Graph interpretation data
····················

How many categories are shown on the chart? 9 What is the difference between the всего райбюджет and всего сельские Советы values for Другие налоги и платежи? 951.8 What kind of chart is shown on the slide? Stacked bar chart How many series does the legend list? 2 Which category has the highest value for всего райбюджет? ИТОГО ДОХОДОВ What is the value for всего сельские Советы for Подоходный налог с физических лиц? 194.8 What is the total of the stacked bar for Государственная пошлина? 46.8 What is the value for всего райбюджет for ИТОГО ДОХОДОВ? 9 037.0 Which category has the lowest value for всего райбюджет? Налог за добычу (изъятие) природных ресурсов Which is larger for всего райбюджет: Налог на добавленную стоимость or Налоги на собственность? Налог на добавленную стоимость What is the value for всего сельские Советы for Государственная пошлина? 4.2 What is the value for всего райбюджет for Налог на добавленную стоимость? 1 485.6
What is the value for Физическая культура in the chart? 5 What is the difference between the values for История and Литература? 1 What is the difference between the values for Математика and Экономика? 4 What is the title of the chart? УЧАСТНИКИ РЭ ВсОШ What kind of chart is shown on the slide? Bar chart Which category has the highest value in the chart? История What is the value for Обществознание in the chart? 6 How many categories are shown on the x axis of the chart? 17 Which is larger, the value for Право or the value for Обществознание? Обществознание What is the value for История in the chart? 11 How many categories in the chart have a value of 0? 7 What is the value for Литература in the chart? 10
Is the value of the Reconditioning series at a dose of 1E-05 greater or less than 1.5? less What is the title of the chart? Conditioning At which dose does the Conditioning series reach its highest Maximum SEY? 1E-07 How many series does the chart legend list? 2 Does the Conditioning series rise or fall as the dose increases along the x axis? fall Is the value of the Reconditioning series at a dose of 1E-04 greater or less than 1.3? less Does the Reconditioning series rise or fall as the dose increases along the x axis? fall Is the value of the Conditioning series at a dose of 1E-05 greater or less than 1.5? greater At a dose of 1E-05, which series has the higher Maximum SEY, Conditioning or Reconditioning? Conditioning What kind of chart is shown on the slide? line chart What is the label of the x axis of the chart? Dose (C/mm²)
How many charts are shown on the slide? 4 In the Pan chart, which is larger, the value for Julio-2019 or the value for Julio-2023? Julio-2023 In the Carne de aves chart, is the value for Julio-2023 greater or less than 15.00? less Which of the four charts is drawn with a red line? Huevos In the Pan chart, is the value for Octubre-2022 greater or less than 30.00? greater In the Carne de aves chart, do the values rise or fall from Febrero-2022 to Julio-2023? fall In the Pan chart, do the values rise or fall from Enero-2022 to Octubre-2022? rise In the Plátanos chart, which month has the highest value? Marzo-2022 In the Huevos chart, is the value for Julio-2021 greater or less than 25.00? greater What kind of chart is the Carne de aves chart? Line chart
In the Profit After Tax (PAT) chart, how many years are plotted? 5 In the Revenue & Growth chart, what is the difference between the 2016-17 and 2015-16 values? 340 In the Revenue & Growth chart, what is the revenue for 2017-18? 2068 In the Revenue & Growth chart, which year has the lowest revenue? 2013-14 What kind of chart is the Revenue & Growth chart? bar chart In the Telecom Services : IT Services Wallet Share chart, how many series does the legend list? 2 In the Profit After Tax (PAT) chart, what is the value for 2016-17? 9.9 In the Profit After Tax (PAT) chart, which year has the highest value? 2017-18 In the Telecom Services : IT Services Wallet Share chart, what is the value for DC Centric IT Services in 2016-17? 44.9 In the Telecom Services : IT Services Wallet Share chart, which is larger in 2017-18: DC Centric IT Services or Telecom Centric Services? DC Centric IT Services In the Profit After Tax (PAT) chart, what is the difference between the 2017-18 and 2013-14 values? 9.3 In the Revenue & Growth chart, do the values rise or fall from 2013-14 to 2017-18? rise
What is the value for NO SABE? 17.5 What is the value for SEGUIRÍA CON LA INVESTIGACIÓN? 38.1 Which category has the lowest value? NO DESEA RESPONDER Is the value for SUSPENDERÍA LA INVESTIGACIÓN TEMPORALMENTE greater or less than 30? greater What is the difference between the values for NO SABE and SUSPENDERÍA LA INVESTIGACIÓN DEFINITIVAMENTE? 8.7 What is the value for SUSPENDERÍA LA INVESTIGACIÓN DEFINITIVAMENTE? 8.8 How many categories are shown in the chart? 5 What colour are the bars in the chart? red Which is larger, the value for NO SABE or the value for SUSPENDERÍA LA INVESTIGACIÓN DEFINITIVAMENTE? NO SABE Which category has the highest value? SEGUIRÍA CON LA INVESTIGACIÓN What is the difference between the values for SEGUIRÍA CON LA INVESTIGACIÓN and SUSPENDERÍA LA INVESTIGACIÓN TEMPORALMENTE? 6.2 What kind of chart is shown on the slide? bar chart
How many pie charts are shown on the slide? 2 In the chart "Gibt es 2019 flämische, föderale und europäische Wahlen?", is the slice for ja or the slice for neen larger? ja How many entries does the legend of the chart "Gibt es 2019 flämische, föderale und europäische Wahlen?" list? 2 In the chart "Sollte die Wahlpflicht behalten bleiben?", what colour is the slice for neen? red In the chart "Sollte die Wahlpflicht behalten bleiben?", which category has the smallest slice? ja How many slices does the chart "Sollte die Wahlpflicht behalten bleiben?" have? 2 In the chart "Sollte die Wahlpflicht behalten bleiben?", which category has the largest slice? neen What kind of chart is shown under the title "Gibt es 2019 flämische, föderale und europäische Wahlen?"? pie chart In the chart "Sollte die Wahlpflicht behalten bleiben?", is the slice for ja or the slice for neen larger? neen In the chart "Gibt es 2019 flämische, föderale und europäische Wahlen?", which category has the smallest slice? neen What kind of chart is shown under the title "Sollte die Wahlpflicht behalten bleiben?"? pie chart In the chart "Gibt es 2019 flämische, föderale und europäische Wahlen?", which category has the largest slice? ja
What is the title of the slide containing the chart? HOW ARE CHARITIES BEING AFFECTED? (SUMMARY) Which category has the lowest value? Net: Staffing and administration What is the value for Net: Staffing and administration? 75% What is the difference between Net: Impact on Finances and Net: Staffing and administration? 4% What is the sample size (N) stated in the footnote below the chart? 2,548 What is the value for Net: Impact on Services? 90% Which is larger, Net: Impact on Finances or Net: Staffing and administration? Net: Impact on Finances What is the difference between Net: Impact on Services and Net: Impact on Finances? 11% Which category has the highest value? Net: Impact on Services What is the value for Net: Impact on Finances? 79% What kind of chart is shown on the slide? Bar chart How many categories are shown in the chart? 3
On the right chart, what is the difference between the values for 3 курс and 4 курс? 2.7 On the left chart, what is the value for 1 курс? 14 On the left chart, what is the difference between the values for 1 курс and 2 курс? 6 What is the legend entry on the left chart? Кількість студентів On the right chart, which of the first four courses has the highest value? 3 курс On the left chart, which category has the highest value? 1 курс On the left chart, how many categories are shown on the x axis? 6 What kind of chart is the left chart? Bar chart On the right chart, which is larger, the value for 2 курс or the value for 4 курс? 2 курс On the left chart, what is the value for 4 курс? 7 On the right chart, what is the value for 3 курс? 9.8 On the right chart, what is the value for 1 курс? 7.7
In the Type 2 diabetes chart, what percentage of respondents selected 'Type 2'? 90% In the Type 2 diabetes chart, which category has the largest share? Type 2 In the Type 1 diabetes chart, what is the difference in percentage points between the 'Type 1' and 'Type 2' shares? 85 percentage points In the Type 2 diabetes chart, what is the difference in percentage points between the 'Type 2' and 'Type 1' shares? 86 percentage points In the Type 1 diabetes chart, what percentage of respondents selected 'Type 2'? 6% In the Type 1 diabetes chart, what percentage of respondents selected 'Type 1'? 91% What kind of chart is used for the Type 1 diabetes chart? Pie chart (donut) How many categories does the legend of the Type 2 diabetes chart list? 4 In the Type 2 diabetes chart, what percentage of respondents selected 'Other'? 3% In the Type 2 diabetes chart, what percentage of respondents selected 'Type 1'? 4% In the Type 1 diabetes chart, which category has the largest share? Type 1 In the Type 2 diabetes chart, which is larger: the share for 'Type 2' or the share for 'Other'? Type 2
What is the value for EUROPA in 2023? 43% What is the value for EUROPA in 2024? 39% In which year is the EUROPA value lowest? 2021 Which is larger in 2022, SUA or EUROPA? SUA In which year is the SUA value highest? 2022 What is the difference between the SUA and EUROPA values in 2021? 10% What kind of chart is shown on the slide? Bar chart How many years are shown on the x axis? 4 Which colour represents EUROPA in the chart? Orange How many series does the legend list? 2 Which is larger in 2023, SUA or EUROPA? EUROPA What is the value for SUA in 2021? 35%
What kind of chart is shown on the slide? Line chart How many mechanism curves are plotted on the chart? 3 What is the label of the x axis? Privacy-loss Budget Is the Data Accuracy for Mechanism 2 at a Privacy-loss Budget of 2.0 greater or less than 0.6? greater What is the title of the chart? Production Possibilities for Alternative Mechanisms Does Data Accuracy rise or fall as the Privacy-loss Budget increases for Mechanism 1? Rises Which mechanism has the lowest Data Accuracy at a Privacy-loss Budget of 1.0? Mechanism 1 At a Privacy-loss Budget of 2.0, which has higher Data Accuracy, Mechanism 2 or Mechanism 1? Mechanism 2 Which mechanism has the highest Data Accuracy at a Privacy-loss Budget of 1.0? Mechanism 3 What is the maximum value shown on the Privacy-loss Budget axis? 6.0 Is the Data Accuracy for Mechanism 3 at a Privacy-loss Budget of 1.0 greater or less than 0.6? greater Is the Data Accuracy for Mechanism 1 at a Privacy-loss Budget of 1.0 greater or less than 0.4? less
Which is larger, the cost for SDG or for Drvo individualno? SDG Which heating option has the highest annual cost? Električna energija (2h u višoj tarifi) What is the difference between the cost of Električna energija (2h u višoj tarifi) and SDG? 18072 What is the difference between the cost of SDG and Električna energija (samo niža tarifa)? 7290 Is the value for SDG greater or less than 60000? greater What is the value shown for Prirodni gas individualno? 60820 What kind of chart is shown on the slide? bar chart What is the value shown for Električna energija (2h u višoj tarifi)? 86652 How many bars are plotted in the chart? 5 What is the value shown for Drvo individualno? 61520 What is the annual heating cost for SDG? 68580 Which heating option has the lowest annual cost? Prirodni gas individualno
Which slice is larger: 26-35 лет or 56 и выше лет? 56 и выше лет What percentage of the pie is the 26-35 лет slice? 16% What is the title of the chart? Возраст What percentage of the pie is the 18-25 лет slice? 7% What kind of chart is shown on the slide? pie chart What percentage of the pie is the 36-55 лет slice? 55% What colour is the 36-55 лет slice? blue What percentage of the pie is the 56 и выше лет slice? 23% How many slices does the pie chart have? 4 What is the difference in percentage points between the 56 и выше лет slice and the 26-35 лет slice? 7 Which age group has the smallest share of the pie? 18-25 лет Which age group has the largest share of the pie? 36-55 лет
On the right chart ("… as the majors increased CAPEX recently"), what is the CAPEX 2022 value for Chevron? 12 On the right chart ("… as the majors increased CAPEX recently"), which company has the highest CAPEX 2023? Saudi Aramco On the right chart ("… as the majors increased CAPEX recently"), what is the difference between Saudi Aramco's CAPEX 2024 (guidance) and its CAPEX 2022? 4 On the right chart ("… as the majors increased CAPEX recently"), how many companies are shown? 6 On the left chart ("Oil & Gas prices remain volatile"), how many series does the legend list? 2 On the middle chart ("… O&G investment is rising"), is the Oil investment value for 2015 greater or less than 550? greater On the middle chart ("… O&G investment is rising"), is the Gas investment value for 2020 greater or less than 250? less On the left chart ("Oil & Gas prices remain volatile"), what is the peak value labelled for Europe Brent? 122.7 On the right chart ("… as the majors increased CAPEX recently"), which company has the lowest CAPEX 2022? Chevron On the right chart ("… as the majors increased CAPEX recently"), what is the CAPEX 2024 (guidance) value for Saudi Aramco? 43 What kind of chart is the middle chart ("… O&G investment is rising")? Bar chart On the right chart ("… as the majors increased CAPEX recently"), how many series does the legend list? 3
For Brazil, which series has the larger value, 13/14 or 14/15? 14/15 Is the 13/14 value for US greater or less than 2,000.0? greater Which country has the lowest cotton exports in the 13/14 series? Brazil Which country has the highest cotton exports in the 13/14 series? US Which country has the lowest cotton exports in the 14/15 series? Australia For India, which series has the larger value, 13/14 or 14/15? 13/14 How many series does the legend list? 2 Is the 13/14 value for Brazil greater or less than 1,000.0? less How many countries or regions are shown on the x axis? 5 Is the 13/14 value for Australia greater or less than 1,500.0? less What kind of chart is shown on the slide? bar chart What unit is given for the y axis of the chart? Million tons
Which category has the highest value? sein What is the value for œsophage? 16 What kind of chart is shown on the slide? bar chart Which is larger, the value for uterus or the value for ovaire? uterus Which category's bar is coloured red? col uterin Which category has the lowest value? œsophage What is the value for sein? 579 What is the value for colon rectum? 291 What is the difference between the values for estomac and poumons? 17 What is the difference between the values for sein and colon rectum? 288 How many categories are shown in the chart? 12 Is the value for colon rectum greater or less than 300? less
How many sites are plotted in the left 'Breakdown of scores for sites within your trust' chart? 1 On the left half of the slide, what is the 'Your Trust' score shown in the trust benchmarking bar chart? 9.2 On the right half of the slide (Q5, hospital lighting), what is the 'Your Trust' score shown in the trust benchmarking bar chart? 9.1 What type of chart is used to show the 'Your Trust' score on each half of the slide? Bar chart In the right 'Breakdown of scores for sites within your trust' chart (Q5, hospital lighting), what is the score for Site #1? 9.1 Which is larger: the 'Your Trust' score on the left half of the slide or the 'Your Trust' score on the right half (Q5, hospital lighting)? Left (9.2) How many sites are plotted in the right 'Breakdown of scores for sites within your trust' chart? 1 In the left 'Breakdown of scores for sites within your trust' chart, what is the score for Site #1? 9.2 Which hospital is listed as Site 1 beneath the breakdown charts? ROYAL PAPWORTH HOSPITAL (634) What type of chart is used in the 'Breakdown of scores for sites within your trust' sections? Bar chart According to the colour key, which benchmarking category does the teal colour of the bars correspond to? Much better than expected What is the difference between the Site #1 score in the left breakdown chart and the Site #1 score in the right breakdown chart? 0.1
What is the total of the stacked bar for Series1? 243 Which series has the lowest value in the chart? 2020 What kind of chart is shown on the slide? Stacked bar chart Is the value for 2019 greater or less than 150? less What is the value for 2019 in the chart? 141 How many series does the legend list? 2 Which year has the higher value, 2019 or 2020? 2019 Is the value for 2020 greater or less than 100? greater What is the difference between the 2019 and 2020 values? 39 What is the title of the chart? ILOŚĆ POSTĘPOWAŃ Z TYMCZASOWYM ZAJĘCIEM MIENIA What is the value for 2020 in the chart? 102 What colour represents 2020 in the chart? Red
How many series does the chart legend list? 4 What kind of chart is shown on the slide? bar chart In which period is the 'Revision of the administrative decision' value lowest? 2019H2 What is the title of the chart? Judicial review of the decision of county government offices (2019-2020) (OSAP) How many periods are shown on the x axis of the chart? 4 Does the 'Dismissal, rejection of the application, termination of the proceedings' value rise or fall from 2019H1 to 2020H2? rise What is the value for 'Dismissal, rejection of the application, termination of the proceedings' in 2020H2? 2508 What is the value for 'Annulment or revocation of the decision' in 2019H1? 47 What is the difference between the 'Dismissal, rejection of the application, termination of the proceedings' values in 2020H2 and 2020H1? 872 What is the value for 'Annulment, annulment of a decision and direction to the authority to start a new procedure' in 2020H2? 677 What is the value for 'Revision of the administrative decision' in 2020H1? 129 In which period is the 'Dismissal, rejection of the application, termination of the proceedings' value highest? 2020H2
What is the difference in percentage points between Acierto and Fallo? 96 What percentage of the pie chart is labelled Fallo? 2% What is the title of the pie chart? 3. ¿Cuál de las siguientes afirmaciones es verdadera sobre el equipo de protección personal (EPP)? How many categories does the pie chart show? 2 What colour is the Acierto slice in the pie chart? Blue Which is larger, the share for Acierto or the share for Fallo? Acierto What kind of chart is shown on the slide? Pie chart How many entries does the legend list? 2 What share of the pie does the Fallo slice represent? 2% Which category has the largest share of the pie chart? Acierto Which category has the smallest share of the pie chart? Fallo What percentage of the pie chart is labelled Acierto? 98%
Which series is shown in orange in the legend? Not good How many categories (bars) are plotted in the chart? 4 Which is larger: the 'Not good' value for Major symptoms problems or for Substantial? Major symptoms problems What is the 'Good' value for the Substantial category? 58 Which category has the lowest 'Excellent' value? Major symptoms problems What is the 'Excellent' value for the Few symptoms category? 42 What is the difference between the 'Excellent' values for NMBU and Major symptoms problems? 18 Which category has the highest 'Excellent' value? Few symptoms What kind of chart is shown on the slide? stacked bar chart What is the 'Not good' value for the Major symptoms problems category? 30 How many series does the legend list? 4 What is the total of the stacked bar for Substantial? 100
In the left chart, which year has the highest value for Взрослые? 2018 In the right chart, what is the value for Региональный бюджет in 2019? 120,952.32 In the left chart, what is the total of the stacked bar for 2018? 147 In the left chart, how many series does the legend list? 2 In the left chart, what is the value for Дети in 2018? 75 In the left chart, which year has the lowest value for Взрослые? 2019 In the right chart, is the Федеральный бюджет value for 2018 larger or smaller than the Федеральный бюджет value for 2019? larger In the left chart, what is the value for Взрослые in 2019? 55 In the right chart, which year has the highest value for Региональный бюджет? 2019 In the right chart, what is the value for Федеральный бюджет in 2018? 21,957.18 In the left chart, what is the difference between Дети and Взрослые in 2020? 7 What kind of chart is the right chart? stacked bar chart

····················

Aim of the task: Please locate every line of the records above that contains the word "coloured", matching case exactly, and copy each of those lines in full.

Response area:
Which category has the highest value? sein What is the value for œsophage? 16 What kind of chart is shown on the slide? bar chart Which is larger, the value for uterus or the value for ovaire? uterus Which category's bar is coloured red? col uterin Which category has the lowest value? œsophage What is the value for sein? 579 What is the value for colon rectum? 291 What is the difference between the values for estomac and poumons? 17 What is the difference between the values for sein and colon rectum? 288 How many categories are shown in the chart? 12 Is the value for colon rectum greater or less than 300? less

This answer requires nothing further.